# EXERCISE PROMPT
Please write what comes next in the piece below about using a calendar, starting right after its final sentence.

──────── PAGE ────────

You need a calendar. It can be a paper-based calendar if you prefer. If so, I highly suggest it be a “One page per day” style calendar. Another good one is the Moleskine Weekly Planner+Notes that I used for years before I went digital. You are going to need space to write a lot of thing because you are a busy person and if you start using the calendar the way I am going to suggest, you will soon realize how busy you really are.
Personally, I prefer a digital calendar for a few reasons.
- It can sync between different devices to always be available to me.
- It can be backed up so that if I lose a device (drop my phone, laptop gets stolen, get caught in the rain without an umbrella, whatever) I do not lose my calendar for very long.
- It can expand and contract according to my needs at the moment. I can easily see how busy a day, week, month, or year is. In November, when my dentist wants me to schedule my next appointment six months out, I do not have to think about if I have purchased next year’s calendar yet.
- It can be with me at ALL times. It fits in my pocket. If I have pants on, it is never more than an arms length away. This is a big one. Because my calendar is a trusted part of my system, I count on it to remember lots of things so that my mind can do more important things than remember that I will be at the dentist six months from now.

──────── ITEMS ────────

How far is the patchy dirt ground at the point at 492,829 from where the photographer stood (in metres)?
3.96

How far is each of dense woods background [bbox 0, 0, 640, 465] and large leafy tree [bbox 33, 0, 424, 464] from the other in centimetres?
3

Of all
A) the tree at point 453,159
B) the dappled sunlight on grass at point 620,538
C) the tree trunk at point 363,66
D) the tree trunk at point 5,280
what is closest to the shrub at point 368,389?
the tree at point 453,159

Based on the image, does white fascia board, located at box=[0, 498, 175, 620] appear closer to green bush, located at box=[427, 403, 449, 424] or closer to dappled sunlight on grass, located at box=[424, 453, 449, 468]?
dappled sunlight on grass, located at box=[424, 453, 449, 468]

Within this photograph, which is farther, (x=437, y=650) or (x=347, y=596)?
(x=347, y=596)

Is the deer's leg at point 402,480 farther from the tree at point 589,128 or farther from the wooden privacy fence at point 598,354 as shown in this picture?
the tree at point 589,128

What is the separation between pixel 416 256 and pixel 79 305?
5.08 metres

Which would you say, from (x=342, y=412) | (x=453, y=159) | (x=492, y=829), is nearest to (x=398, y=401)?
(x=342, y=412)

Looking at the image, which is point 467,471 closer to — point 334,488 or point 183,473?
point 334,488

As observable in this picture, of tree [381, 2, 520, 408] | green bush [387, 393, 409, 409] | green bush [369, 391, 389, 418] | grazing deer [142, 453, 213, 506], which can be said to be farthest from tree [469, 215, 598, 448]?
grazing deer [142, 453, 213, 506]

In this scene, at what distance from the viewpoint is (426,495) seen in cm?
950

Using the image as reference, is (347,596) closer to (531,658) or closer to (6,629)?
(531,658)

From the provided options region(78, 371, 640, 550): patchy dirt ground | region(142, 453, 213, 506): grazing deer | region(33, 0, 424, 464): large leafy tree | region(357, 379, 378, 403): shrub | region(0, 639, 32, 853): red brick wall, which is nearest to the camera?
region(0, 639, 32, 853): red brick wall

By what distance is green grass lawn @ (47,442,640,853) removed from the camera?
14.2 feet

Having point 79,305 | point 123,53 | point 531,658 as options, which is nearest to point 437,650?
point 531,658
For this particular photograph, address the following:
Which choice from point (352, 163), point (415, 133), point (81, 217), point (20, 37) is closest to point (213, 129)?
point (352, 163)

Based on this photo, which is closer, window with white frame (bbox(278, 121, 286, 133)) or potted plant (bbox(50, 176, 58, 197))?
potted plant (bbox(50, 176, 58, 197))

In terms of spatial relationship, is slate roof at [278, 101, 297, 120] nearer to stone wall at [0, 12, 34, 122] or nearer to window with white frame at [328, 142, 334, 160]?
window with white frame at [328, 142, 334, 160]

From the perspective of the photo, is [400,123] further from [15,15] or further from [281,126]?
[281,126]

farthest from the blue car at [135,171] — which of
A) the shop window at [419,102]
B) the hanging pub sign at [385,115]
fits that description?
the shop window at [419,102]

────────

# TASK RESPONSE
Not only do you need a calendar, but you need exactly ONE calendar. This is a heated point of contention between my special lady friend and I. She is a paper calendar girl. She insists on having a calendar at work (which stays at work) and one at home (which stays at home). When she is at work, she has no reminder that tonight we have reservations at that special restaurant or that she can’t take an early meeting next monday because of that dentist appointment she scheduled six months ago. When she is at home, it is the same. She has no reminder not to schedule that dentist appointment because that is the Monday morning when she needs to go into work early for that quarterly meeting.
I used to be the same way in my digital calendar. I had a school calendar, a work calendar, a band practice calendar, a home calendar, a teaching calendar, a thesis calendar, etc… The thought was that this made it easy for me to color code my various activities so that I could easily tell what I should be doing at a glance. Inevitably though, a calendar or two would get their visibility turned off, and I would not notice, and I would double book myself somewhere.
It was not until I got angry about yet another double-booking of my time that I came to the understanding about how a calendar works. ONE calendar represents all the time I have. Having two calendars does not make me have twice as much time. If I can only be doing one thing at any given moment, then I only need ONE representation of my moments.
I now have ONE calendar. It is called “Gabe” and it represents my time.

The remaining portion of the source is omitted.